=== Task details ===
Copy the data below line for line, keeping every character the same. Leave the pictures out of your copy.

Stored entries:
* * * * * * * * *
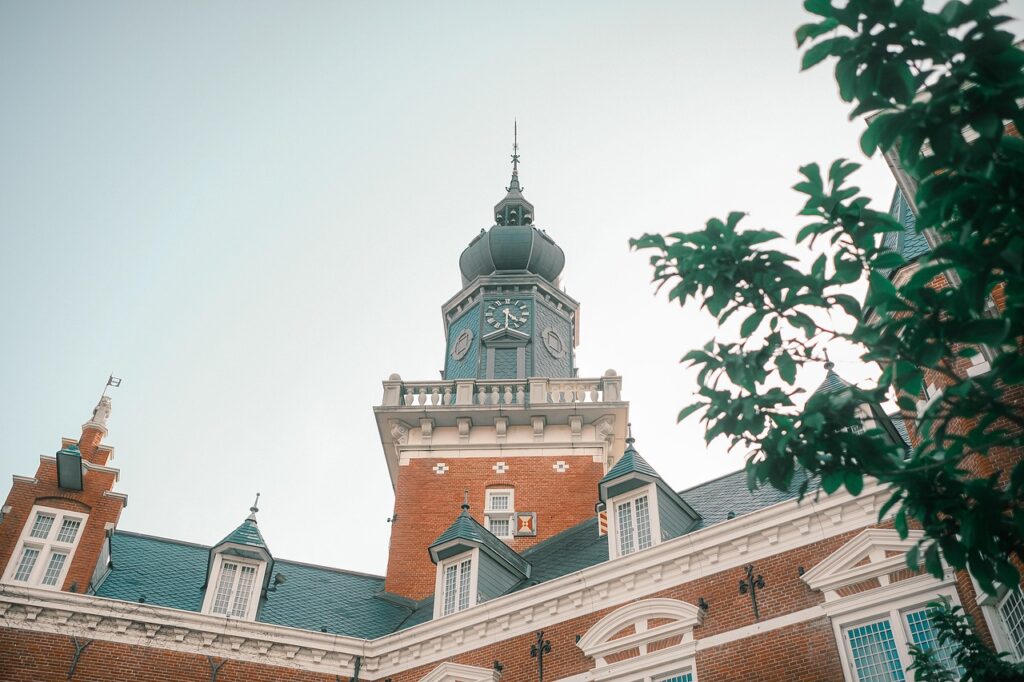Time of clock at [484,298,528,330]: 4:29
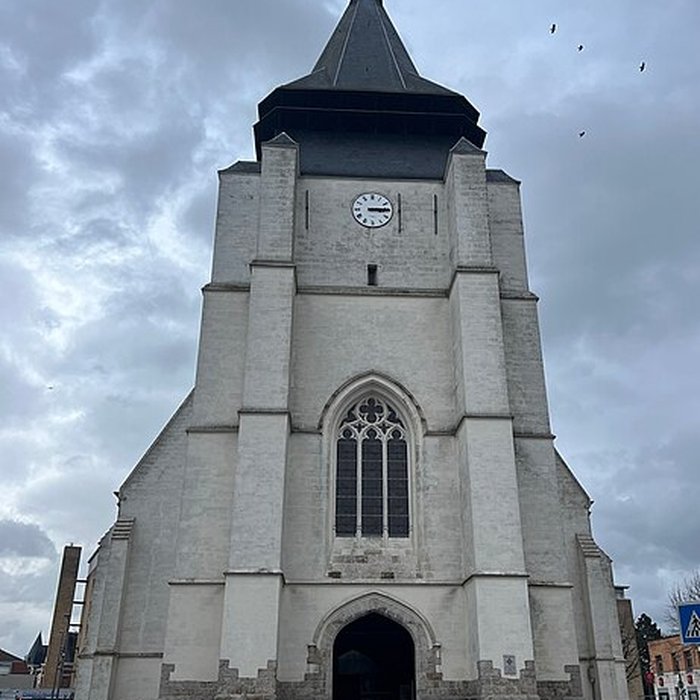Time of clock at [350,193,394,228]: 3:14
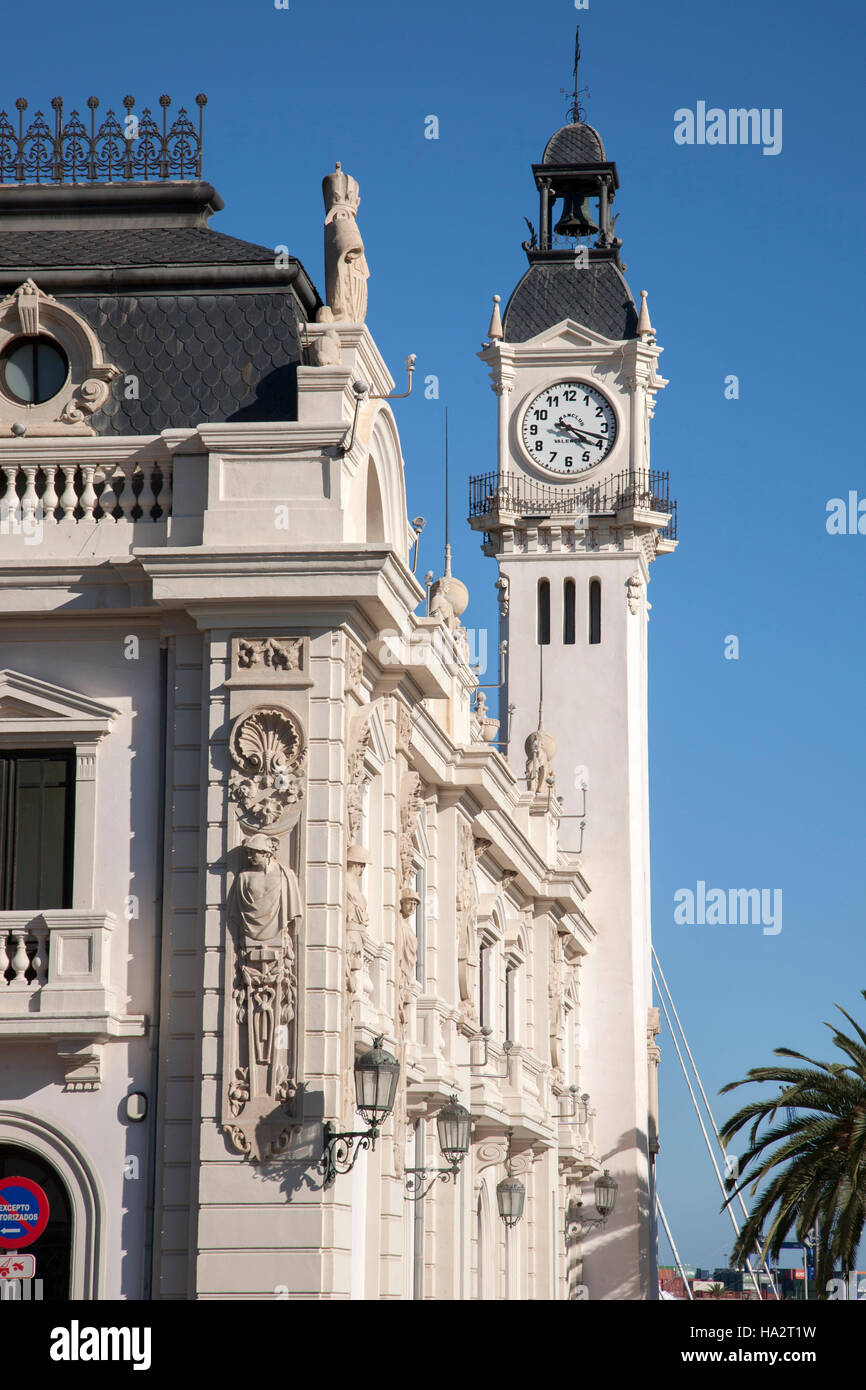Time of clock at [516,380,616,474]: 4:17
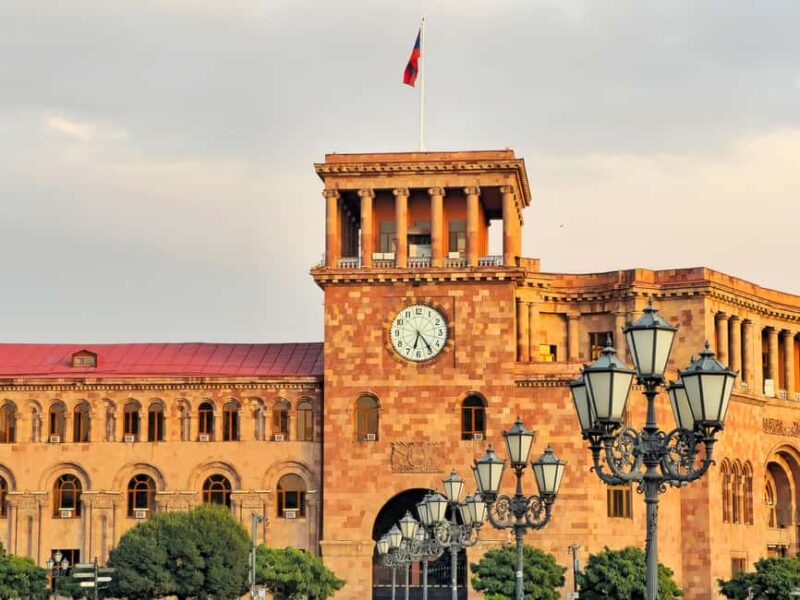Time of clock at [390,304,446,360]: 6:24
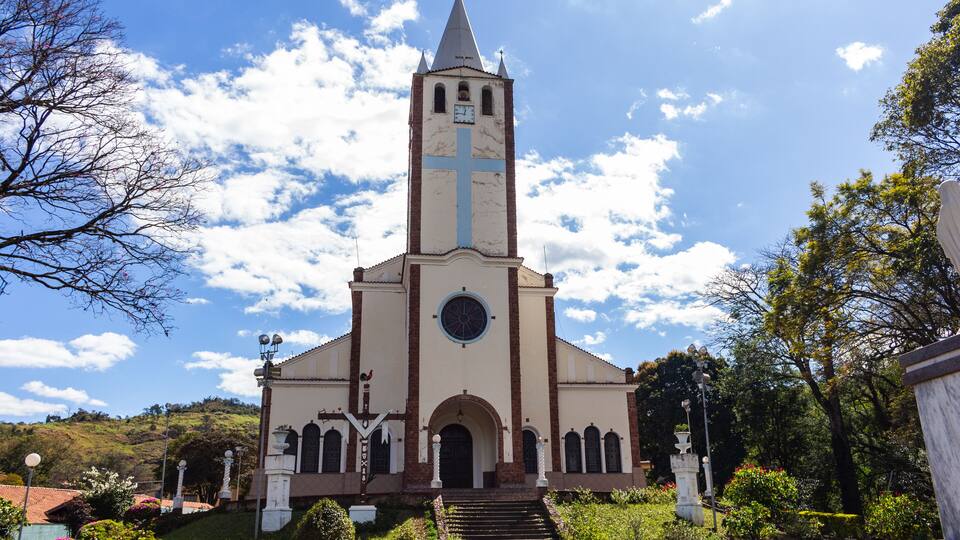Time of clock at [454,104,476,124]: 12:46
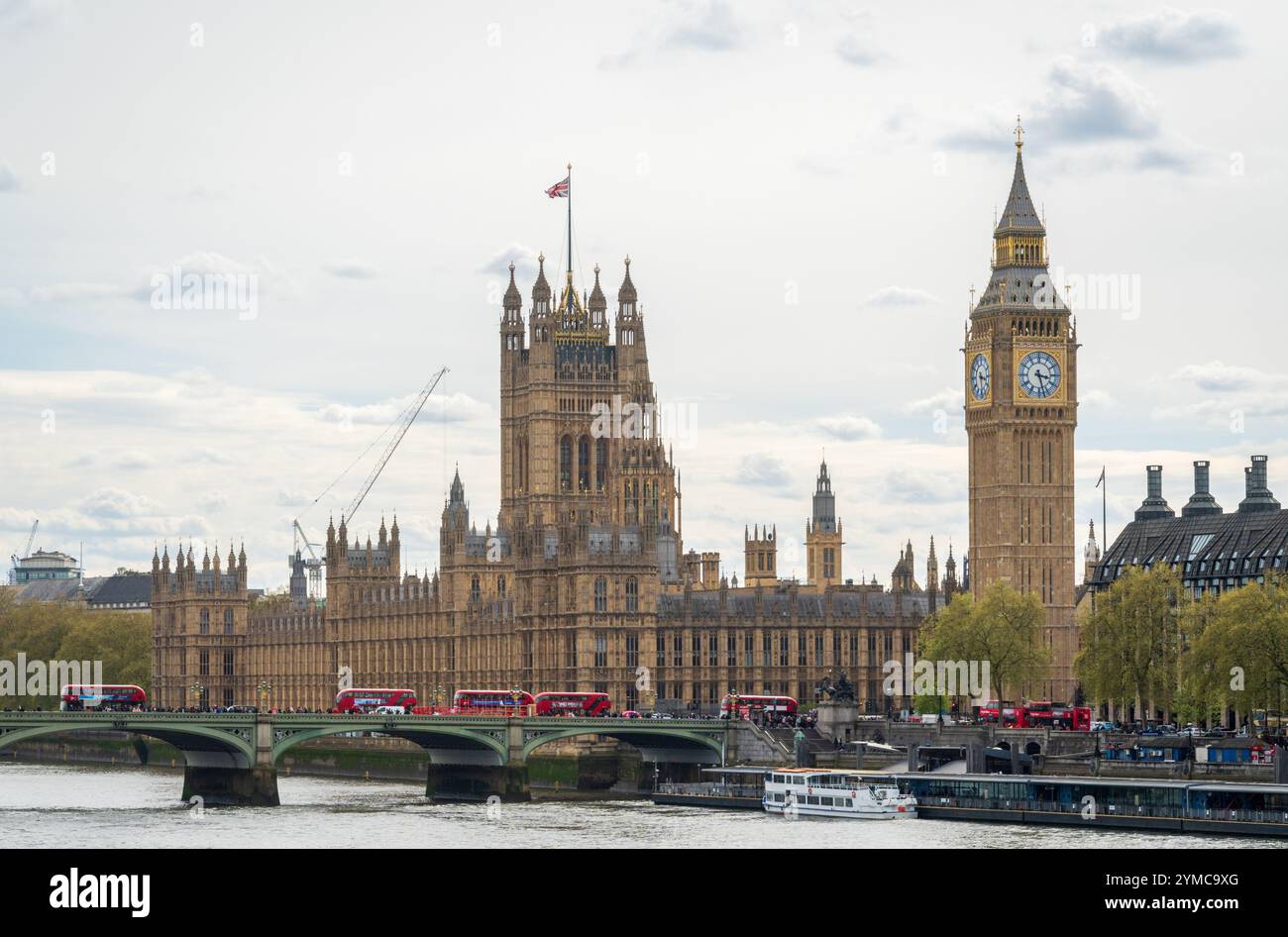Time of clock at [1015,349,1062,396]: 3:27
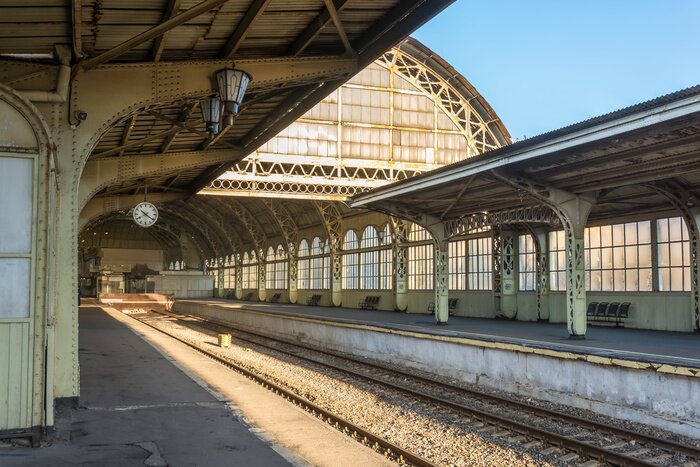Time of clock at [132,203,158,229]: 10:21
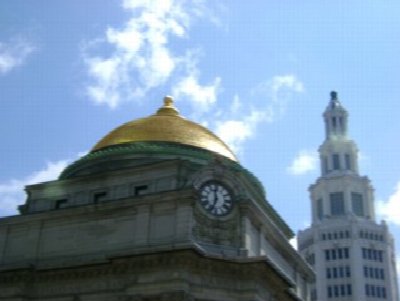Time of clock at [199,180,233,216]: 11:33
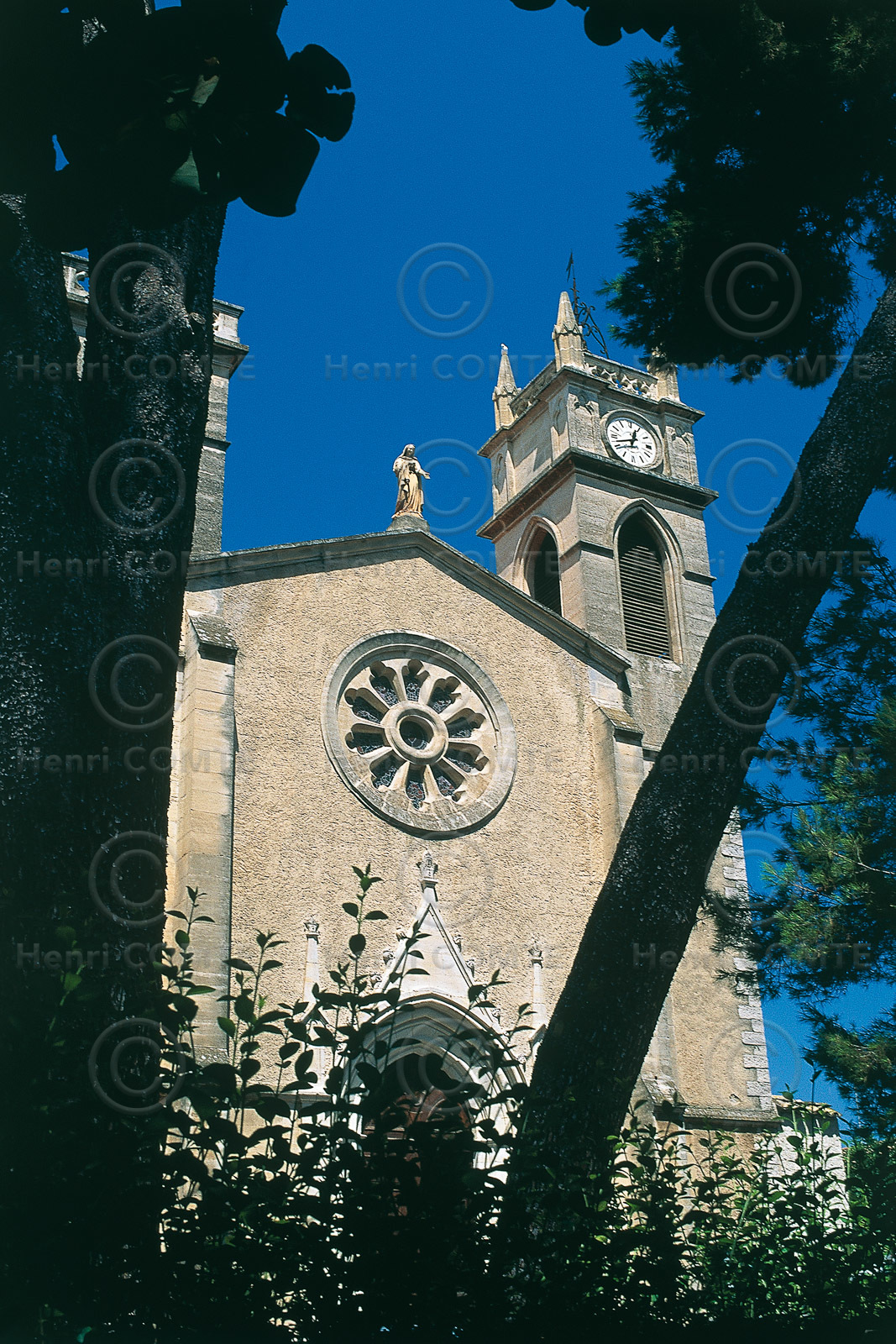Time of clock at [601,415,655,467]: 12:42
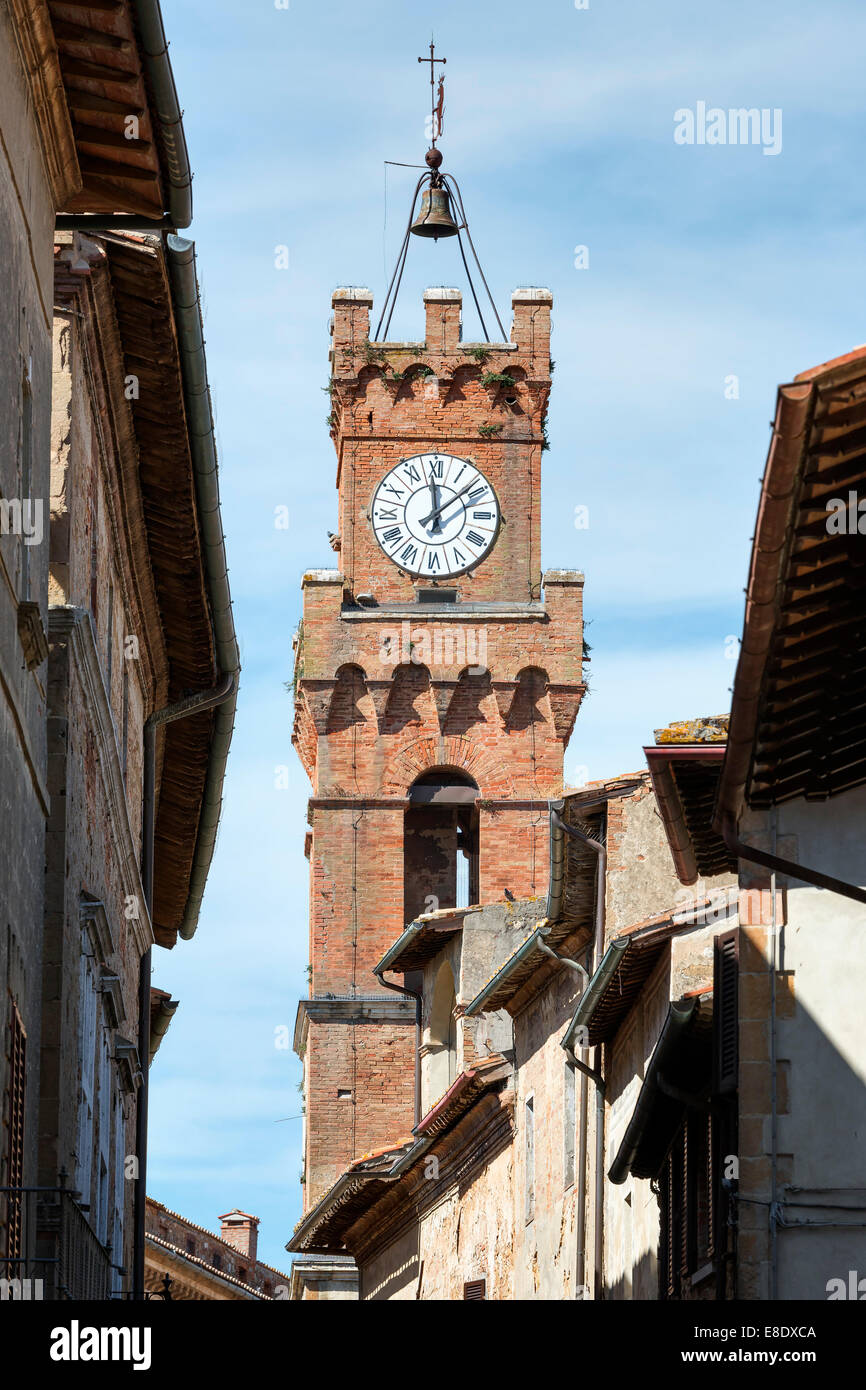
* * * * * * * * *
=== Full solution ===
Time of clock at [484,298,528,330]: 4:29
Time of clock at [350,193,394,228]: 3:14
Time of clock at [516,380,616,474]: 4:17
Time of clock at [390,304,446,360]: 6:24
Time of clock at [454,104,476,124]: 12:46
Time of clock at [1015,349,1062,396]: 3:27
Time of clock at [132,203,158,229]: 10:21
Time of clock at [199,180,233,216]: 11:33
Time of clock at [601,415,655,467]: 12:42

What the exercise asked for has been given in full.